For decades I only travelled in post-Communist Europe and I still find it rather depressing to go to Western Europe. All that shininess and affluence make my heart sink. Now I travel around Western Europe because it has the best monuments and to exotic places like Iraq and Mozambique, because I wanted to see the world, but I realise it is only Eastern Europe and the especially the former USSR that I really love - where people are human and normal. 

I loved Uzbekistan, as I expected to. Colin Thubron says he is in love with the whole of Asia but for some reason I am not.

China, Vietnam and Laos which still are Communist and Cambodia, which was Communist, do not greatly interest me. I wonder why not.

Is it because Uzbekistan was ruled by Russians and is therefore less Asian? No, because Indochina was ruled by the French. 


A lot of it is to do with the attraction of the Muslim world. I am a proud orientalist who thought Edward Said's critique of orientalism vapid and uninteresting. I found Pakistan more appealing than India.
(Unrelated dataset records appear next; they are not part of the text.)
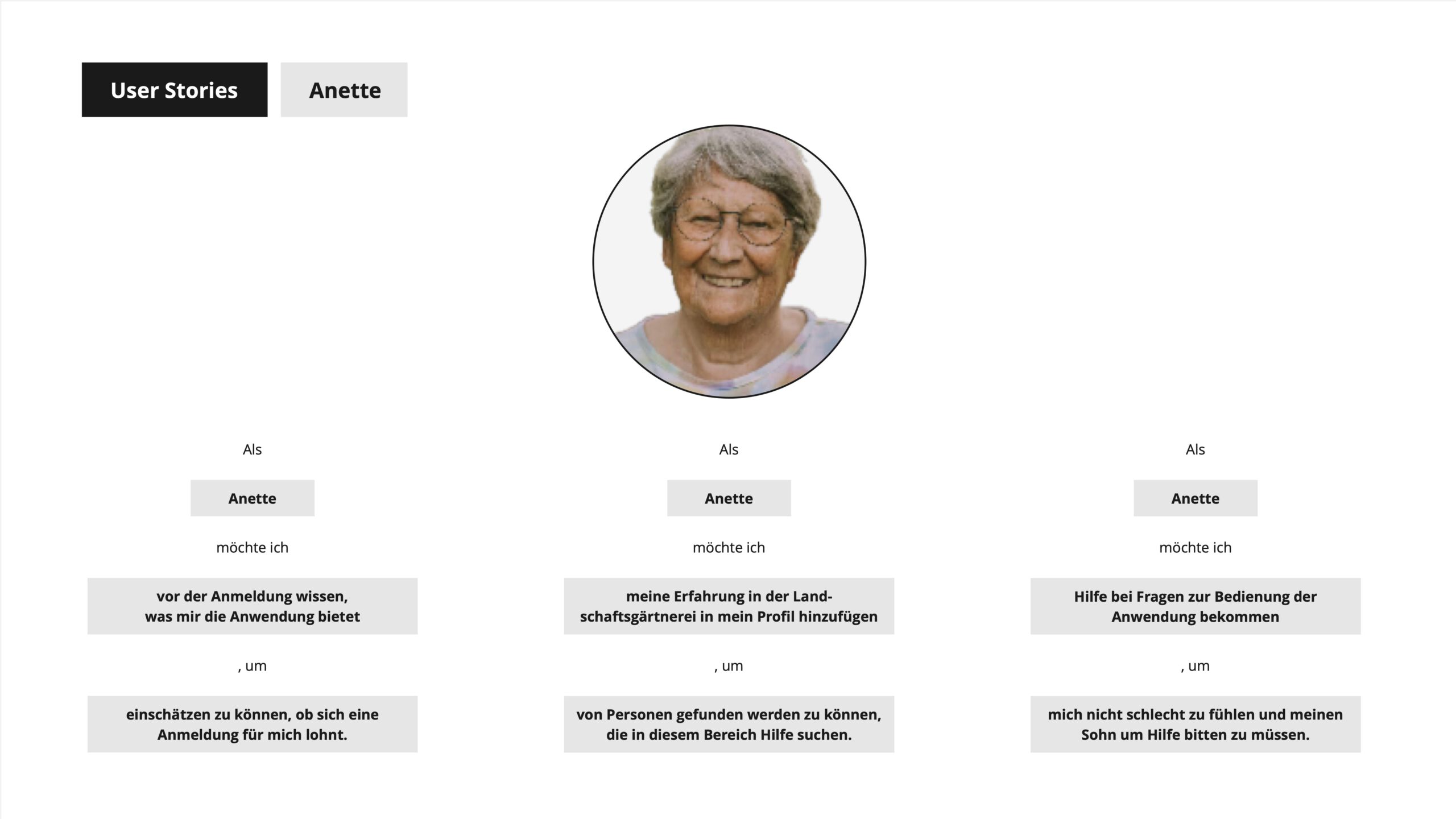 User Stories

Anette

Als

Anette

möchte ich

vor der Anmeldung wissen, was mir die Anwendung bietet

, um

einschätzen zu können, ob sich eine Anmeldung für mich lohnt.

Als

Anette

möchte ich

meine Erfahrung in der Landschaftsgärtnerei in mein Profil hinzufügen

, um

von Personen gefunden werden zu können, die in diesem Bereich Hilfe suchen.

Als

Anette

möchte ich

Hilfe bei Fragen zur Bedienung der Anwendung bekommen

, um

mich nicht schlecht zu fühlen und meinen Sohn um Hilfe bitten zu müssen.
The attraction of the Mohametan world and the former Soviet bloc. Former Soviet Central Asia is where the two circles overlap and it has the poetry of inaccessibility and obscurity.

"At the moment you see we have no feeling about ourselves as a nation. History is the key and the Soviets took ours away. We were sold a mass of Bolshevik stories and nothing of our own." An Uzbek talking to Colin Thubron in 1992. 


I detect faint echoes of this in present day Western Europe.